» TASK TO CARRY OUT: Copy the listing from the line containing "In this scene, which" through the end of the listing, renaming "white sea foam" as "sea spray" and leaving every other word unchanged.

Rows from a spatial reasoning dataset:
____________

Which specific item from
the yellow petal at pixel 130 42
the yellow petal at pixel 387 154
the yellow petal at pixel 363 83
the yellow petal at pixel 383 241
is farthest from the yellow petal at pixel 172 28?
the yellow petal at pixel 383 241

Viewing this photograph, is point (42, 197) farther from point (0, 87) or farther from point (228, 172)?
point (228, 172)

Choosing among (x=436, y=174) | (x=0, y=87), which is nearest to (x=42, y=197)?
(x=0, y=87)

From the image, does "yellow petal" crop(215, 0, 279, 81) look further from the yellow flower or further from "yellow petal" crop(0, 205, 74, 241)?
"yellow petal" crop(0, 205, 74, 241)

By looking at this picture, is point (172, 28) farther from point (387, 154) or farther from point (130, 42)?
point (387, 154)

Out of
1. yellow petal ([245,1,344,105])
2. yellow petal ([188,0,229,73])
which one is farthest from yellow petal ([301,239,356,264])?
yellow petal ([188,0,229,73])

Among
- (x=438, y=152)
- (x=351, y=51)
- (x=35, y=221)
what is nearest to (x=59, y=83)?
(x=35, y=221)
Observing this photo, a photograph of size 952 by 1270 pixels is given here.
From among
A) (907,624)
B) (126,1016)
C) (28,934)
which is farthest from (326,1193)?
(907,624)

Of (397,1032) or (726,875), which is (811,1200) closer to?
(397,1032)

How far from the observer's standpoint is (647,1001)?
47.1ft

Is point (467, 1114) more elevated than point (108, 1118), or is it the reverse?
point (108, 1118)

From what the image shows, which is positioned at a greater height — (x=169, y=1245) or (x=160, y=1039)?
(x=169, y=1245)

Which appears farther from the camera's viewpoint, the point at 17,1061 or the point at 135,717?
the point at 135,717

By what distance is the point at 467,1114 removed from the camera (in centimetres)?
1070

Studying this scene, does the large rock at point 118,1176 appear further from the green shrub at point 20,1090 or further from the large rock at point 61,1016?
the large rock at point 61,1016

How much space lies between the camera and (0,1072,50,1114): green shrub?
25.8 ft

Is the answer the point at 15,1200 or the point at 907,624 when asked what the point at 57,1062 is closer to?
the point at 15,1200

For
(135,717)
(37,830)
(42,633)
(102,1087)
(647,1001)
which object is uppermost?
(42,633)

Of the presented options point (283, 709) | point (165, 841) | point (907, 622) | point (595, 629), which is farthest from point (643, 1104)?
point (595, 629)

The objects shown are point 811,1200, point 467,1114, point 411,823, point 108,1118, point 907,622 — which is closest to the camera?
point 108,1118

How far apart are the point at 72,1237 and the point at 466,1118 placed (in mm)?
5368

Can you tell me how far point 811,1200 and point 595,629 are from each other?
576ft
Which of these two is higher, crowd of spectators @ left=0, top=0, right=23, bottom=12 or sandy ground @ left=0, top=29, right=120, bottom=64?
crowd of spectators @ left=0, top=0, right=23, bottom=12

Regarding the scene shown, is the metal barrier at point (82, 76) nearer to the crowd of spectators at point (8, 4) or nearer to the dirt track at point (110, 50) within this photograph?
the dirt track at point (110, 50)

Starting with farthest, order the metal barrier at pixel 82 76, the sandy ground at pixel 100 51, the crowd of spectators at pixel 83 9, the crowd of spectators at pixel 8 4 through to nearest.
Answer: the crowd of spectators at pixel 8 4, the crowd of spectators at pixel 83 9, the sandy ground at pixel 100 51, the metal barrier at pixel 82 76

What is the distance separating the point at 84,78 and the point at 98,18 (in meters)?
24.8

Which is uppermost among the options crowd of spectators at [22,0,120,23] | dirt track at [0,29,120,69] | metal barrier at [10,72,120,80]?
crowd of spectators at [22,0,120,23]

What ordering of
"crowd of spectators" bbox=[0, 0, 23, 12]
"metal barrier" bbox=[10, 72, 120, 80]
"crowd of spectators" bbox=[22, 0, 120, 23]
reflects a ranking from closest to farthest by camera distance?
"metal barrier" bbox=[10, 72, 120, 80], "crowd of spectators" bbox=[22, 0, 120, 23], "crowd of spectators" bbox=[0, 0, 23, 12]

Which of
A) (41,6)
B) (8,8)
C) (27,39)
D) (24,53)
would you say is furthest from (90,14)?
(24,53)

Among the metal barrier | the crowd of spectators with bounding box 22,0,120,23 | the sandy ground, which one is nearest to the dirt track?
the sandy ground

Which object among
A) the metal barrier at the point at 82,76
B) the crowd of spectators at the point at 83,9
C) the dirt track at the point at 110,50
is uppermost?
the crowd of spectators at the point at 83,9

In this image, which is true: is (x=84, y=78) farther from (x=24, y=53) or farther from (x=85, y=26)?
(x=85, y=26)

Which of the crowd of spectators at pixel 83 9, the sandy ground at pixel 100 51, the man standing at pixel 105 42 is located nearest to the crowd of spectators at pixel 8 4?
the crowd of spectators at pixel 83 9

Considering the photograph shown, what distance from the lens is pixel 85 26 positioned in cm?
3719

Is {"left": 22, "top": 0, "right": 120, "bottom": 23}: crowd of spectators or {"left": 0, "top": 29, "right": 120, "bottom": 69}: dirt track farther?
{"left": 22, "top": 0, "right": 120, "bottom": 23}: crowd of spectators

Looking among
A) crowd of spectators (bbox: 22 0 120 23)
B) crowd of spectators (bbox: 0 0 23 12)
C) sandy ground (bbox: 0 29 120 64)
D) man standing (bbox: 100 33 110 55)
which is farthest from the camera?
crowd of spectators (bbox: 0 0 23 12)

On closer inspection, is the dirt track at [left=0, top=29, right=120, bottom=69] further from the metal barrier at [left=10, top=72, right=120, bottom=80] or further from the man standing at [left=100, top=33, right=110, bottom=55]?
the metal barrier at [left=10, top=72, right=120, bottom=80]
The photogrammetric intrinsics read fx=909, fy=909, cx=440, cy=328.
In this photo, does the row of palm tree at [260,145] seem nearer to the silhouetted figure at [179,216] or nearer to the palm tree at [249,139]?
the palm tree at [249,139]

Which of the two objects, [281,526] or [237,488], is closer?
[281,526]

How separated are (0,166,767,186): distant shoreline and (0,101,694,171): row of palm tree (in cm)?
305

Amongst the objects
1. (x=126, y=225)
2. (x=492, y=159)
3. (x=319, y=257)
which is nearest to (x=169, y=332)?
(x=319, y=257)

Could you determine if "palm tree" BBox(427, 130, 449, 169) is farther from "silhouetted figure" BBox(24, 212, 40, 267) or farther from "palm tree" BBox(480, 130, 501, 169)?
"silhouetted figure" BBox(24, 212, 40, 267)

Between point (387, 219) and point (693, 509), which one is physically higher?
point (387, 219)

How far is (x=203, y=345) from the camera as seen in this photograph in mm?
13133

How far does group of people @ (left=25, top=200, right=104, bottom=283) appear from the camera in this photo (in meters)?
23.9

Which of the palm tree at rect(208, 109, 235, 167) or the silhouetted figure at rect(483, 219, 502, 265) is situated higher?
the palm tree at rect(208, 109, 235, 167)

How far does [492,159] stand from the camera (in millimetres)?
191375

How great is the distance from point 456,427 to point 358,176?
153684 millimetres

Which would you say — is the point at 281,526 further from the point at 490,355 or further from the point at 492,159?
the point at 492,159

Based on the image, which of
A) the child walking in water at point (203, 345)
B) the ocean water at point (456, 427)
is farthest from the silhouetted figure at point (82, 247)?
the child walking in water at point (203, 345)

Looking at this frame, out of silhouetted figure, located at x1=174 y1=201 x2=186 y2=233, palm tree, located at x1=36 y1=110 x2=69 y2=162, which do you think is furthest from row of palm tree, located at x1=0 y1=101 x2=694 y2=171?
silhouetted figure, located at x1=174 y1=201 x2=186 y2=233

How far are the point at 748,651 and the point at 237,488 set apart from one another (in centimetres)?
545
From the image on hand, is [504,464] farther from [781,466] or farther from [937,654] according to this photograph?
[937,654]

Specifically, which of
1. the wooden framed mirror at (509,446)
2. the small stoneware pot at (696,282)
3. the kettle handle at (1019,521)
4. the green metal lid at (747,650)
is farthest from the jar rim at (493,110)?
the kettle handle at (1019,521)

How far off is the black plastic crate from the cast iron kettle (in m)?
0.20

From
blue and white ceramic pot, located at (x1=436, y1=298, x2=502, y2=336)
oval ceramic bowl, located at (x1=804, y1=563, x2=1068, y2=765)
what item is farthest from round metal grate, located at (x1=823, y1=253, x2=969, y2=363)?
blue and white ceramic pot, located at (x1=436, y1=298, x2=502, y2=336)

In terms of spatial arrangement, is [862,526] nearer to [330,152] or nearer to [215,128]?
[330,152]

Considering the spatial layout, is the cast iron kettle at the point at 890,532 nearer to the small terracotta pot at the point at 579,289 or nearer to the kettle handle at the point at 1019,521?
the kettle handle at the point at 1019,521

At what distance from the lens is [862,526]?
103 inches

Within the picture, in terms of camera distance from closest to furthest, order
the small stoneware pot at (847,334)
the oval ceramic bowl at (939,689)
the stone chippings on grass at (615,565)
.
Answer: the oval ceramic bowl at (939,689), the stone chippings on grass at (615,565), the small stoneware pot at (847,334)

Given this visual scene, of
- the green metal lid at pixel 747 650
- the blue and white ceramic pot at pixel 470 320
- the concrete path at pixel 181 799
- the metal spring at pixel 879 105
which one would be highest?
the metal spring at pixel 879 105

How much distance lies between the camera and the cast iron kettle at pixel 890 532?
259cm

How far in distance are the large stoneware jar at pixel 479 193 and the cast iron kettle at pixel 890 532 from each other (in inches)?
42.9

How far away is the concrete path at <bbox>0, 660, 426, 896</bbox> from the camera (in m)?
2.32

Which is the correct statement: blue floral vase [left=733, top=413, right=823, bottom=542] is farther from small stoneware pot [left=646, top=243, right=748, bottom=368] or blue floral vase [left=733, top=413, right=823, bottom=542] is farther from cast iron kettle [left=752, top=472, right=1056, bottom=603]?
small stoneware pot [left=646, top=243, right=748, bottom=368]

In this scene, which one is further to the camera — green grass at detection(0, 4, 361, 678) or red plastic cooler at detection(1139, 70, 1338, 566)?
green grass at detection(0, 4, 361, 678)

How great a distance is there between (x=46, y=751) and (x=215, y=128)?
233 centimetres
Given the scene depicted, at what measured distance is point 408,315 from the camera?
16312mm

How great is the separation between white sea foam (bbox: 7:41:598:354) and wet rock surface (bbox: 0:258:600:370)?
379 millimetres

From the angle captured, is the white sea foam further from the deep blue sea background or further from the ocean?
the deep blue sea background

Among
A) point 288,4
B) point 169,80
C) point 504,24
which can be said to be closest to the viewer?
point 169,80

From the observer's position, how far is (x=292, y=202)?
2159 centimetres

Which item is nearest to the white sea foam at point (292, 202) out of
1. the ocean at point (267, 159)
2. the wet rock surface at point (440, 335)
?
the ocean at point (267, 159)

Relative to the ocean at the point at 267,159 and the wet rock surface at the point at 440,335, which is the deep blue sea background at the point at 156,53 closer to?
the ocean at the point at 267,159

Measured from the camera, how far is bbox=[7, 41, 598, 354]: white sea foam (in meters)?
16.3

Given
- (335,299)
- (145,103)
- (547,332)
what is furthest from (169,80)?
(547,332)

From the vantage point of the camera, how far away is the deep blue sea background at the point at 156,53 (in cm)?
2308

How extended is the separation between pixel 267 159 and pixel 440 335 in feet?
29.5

____________

» SOLUTION TO THE EXERCISE:
In this scene, which one is further to the camera — green grass at detection(0, 4, 361, 678) or red plastic cooler at detection(1139, 70, 1338, 566)?
green grass at detection(0, 4, 361, 678)

How great a distance is there between (x=46, y=751) and (x=215, y=128)?
233 centimetres
Given the scene depicted, at what measured distance is point 408,315 from the camera?
16312mm

How great is the separation between sea spray (bbox: 7:41:598:354) and wet rock surface (bbox: 0:258:600:370)?
379 millimetres

From the angle captured, is the sea spray further from the deep blue sea background or further from the ocean?
the deep blue sea background

Among
A) point 288,4
B) point 169,80
C) point 504,24
which can be said to be closest to the viewer?
point 169,80

From the observer's position, how far is (x=292, y=202)?
2159 centimetres

Which item is nearest to the sea spray at point (292, 202) out of
1. the ocean at point (267, 159)
2. the wet rock surface at point (440, 335)
?
the ocean at point (267, 159)

Relative to the ocean at the point at 267,159 and the wet rock surface at the point at 440,335, which is the deep blue sea background at the point at 156,53 closer to?
the ocean at the point at 267,159

Measured from the camera, how far is bbox=[7, 41, 598, 354]: sea spray (in meters)?
16.3

Given
- (335,299)
- (145,103)
- (547,332)
what is furthest from (169,80)?
(547,332)

From the vantage point of the camera, how far away is the deep blue sea background at the point at 156,53 (in cm)?
2308

How extended is the separation between pixel 267 159 and pixel 440 335 in feet?
29.5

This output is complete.